Stored items:
:::

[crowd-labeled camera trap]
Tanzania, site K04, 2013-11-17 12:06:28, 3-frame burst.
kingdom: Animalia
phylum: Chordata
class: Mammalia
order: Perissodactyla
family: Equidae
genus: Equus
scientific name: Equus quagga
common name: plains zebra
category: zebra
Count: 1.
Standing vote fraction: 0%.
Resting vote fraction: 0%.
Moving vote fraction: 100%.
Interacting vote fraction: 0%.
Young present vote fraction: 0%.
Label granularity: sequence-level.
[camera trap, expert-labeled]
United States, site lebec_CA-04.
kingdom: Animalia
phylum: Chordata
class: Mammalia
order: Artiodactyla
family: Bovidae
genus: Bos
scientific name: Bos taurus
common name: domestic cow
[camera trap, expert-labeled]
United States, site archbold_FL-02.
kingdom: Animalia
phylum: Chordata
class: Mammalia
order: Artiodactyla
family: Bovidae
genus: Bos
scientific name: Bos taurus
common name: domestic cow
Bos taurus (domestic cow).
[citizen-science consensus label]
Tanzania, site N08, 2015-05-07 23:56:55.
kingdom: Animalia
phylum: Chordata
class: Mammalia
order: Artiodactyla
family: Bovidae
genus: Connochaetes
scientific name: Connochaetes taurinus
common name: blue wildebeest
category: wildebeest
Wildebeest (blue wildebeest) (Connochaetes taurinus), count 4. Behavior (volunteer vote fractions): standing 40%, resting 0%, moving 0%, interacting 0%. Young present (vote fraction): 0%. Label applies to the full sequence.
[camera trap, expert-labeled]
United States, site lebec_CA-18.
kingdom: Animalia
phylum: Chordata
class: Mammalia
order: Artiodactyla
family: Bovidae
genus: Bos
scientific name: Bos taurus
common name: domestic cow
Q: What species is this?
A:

:::

▶ Task instructions:
If a line in the data above holds the word "site", count it, and give only the final number.

▶ Worked solution:
5